Within the group, the Iberian wolves use vocalisations to share the location with each other, as well as to warn as to eventual dangerous situation. On the other hand, its howl can be heard up to a kilometre away.

Among the various threats to this species is habitat destruction (often caused by the building of highways and other large infrastructure) that leads to the reduction or even extinction of wild prey. Human persecution also leads to cases of poisoning.

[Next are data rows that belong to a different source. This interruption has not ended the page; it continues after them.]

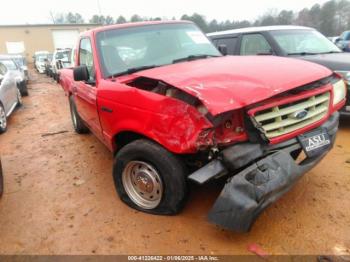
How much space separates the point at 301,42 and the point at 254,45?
94 cm

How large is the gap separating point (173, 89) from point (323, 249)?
6.34 ft

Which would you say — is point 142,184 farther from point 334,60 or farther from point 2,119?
point 2,119

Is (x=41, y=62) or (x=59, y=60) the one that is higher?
(x=59, y=60)

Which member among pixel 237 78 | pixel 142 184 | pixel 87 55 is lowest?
pixel 142 184

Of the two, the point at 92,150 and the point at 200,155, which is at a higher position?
the point at 200,155

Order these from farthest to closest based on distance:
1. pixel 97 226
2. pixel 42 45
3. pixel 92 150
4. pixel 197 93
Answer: pixel 42 45 < pixel 92 150 < pixel 97 226 < pixel 197 93

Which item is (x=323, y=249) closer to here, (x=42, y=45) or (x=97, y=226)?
(x=97, y=226)

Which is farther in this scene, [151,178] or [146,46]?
[146,46]

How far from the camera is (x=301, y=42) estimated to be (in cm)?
661

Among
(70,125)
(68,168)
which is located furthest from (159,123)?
(70,125)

The Iberian wolf is one of the few species of Portuguese fauna covered by specific national legislation, namely the Iberian Wolf Protection Law (Law No. 90/88of 13 August and Decree-Law No. 54/2016of 25 August), which prohibits its killing, capture and the destruction of its habitat.

  • Mammal

  • Iberian wolf

    Canis lupus signatus

  • Genre:


  • Family:


  • Conservation status:

    “Almost Threatened” (NT) in the Iberian Peninsula and Endangered (EN) in Portugal, according to the Red Book of Vertebrates of Portugal.

  • Habitat:

    Open forests or woodlands of the mountainous areas and adjacent plains.

  • Distribution:

    Between the mountains of northern and central Portugal, there are two populations: one with about 50 packs in the Peneda, Gerês and Montesinho Mountains and another south of the Douro River, with only 10 packs and isolated from the other populations.

  • Height/Length:

    Females measure between 130 to 160 cm and weigh between 25 to 35 kg, while males reach 180 cm in length and 40 kg.

  • Longevity

    They can live upxx to 13 years of age in the wild and up to 17 years in captivity.

How to tend to the Ibeirian wolf?

Regarding the  Canis lupus signatus conservation, this involves the recovery and preservation of its habitat, starting with compliance with legislation. In areas where packs are referenced, some special precautions are in place, such as limiting forestry operations to sunlight hours, and pausing such activities between sunset and up to one hour after sunrise. Only thus will it be possible to increase the area of occupation and the distribution of current populations in Portugal.